Князь кивнул, однако остался на месте.
– Словиша Боянович!
Князь кивнул снова, поднялся и ушел.
– Радость моя, и ты уходи.
Исчезла Прилепа. Хотен повернулся, не вставая, к молодому Неудаче.
– Согласен ли ты, чтобы мой друг Хмырь услышал обо всем, здесь сказанном?
– Нет, боярин, не согласен я. У нас такого уговору не было.
– Тогда раздевайся. Оставь только меч на себе. Васко-самострельщик! Возьми преступника на прицел. А ты, Хмырь, вылезай, друг, из воды, спасибо тебе за службу.

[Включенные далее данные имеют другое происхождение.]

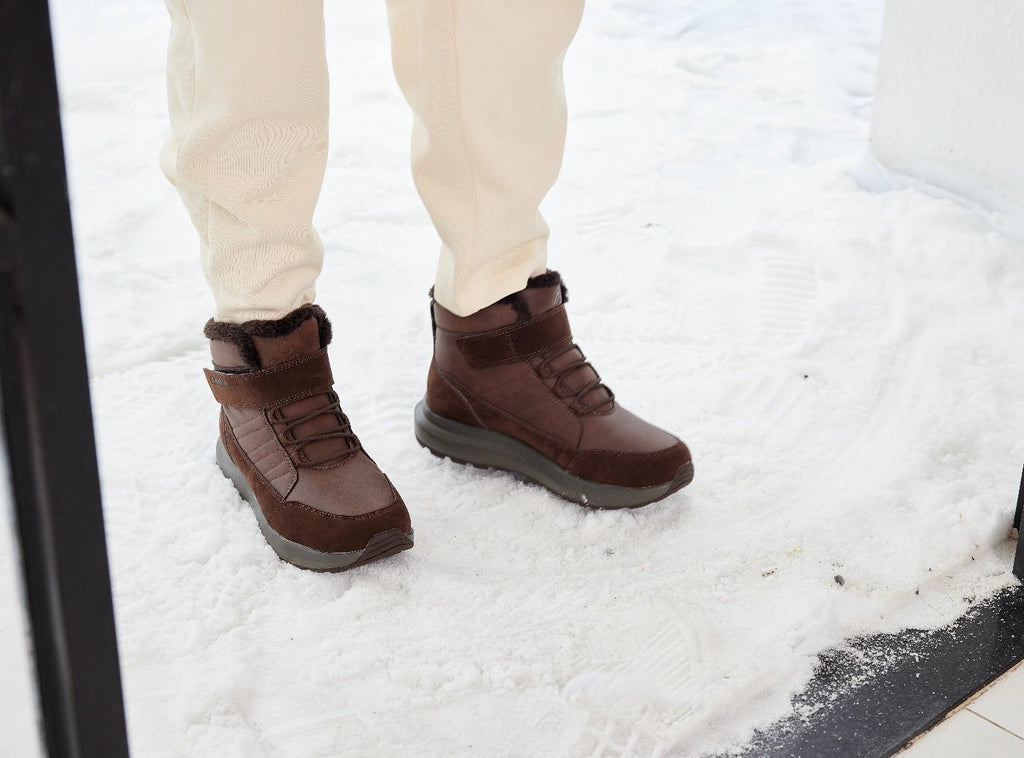 FitVille Men's CozyCore Winter Boots V8 - 12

Голый Хмырь вылез на прибрежный песок, гоня перед собою волну несмытых речной водой воинских запахов. Собрал в две охапки свое барахло, взял под мышки и заявил негромко:
– Хватит с меня и того, что услышал. В какой грязи мы барахтаемся, боярин! Я всегда старался держаться подальше от княжеских и боярских тайн. Из отроков незнайке не выбиться, зато остатки совести незнайка сохранит.
– Ты прав, друг. Я тебя прошу об одном: отведи и Васка-самострельщика подальше. И чтобы он по-прежнему видел Чурила.

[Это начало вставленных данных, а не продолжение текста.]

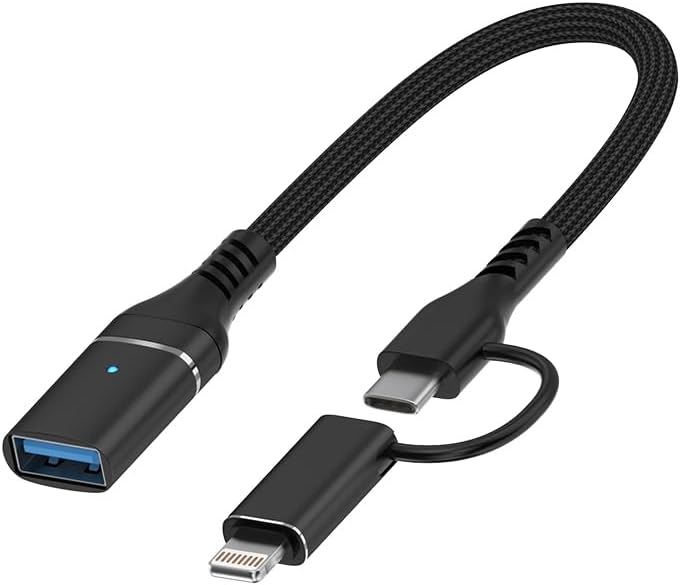 2 in 1 5Gbps Type-C and 8 Pin to USB 3.0 OTG Adaptör Telefon ve Notebook Uyumlu ADS-619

Тем временем молодой Неудача Добрилович, щуплый и белокожий, как ощипанный цыпленок, и по белому, светящемуся в темноте телу опоясанный черным длинным мечом, вошел, поойкивая, в воду и занял место Хмыря.
– Я не понимаю! – вдруг визгливо закричал пленник. – Я рассказал тебе о том, что знал и что понял! Не ведаю я никаких других княжеских тайн!
– Зато боярские тайны тебе зело любопытны. Ты ведь для того убил боярина своего Добрилу Ягановича, чтобы не помешал тебе тянуть куны с его бывшей полюбовницы? Рассказать тебе, как ты исхитрился его добить?